Your assignment
Return exactly the lines of the records below, starting at the line that contains "Dimensiones del personaje virtual" and ending at the line that contains "- Caracterización: se", with both of those lines kept.

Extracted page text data
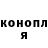 конопл
я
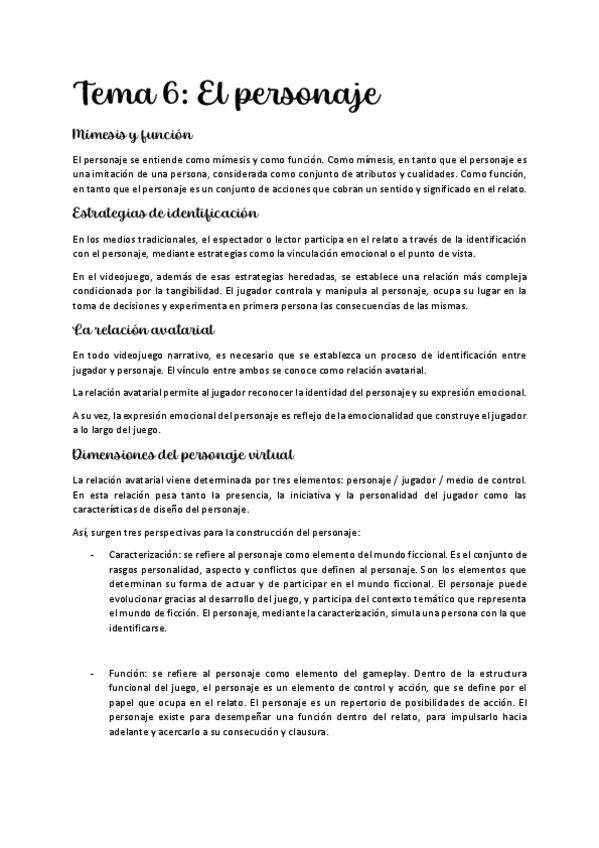 Tema 6: El personaje

Mímesis y función

El personaje se entiende como mímesis y como función. Como mímesis, en tanto que el personaje es una imitación de una persona, considerada como conjunto de atributos y cualidades. Como función, en tanto que el personaje es un conjunto de acciones que cobran un sentido y significado en el relato.

Estrategias de identificación

En los medios tradicionales, el espectador o lector participa en el relato a través de la identificación con el personaje, mediante estrategias como la vinculación emocional o el punto de vista.

En el videojuego, además de esas estrategias heredadas, se establece una relación más compleja condicionada por la tangibilidad. El jugador controla y manipula al personaje, ocupa su lugar en la toma de decisiones y experimenta en primera persona las consecuencias de las mismas.

La relación avatarial

En todo videojuego narrativo, es necesario que se establezca un proceso de identificación entre jugador y personaje. El vínculo entre ambos se conoce como relación avatarial.

La relación avatarial permite al jugador reconocer la identidad del personaje y su expresión emocional.

A su vez, la expresión emocional del personaje es reflejo de la emocionalidad que construye el jugador a lo largo del juego.

Dimensiones del personaje virtual

La relación avatarial viene determinada por tres elementos: personaje / jugador / medio de control. En esta relación pesa tanto la presencia, la iniciativa y la personalidad del jugador como las características de diseño del personaje.

Así, surgen tres perspectivas para la construcción del personaje:

- Caracterización: se refiere al personaje como elemento del mundo ficcional. Es el conjunto de rasgos personalidad, aspecto y conflictos que definen al personaje. Son los elementos que determinan su forma de actuar y de participar en el mundo ficcional. El personaje puede evolucionar gracias al desarrollo del juego, y participa del contexto temático que representa el mundo de ficción. El personaje, mediante la caracterización, simula una persona con la que identificarse.

- Función: se refiere al personaje como elemento del gameplay. Dentro de la estructura funcional del juego, el personaje es un elemento de control y acción, que se define por el papel que ocupa en el relato. El personaje es un repertorio de posibilidades de acción. El personaje existe para desempeñar una función dentro del relato, para impulsarlo hacia adelante y acercarlo a su consecución y clausura.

Solution for this exercise
Dimensiones del personaje virtual

La relación avatarial viene determinada por tres elementos: personaje / jugador / medio de control. En esta relación pesa tanto la presencia, la iniciativa y la personalidad del jugador como las características de diseño del personaje.

Así, surgen tres perspectivas para la construcción del personaje:

- Caracterización: se refiere al personaje como elemento del mundo ficcional. Es el conjunto de rasgos personalidad, aspecto y conflictos que definen al personaje. Son los elementos que determinan su forma de actuar y de participar en el mundo ficcional. El personaje puede evolucionar gracias al desarrollo del juego, y participa del contexto temático que representa el mundo de ficción. El personaje, mediante la caracterización, simula una persona con la que identificarse.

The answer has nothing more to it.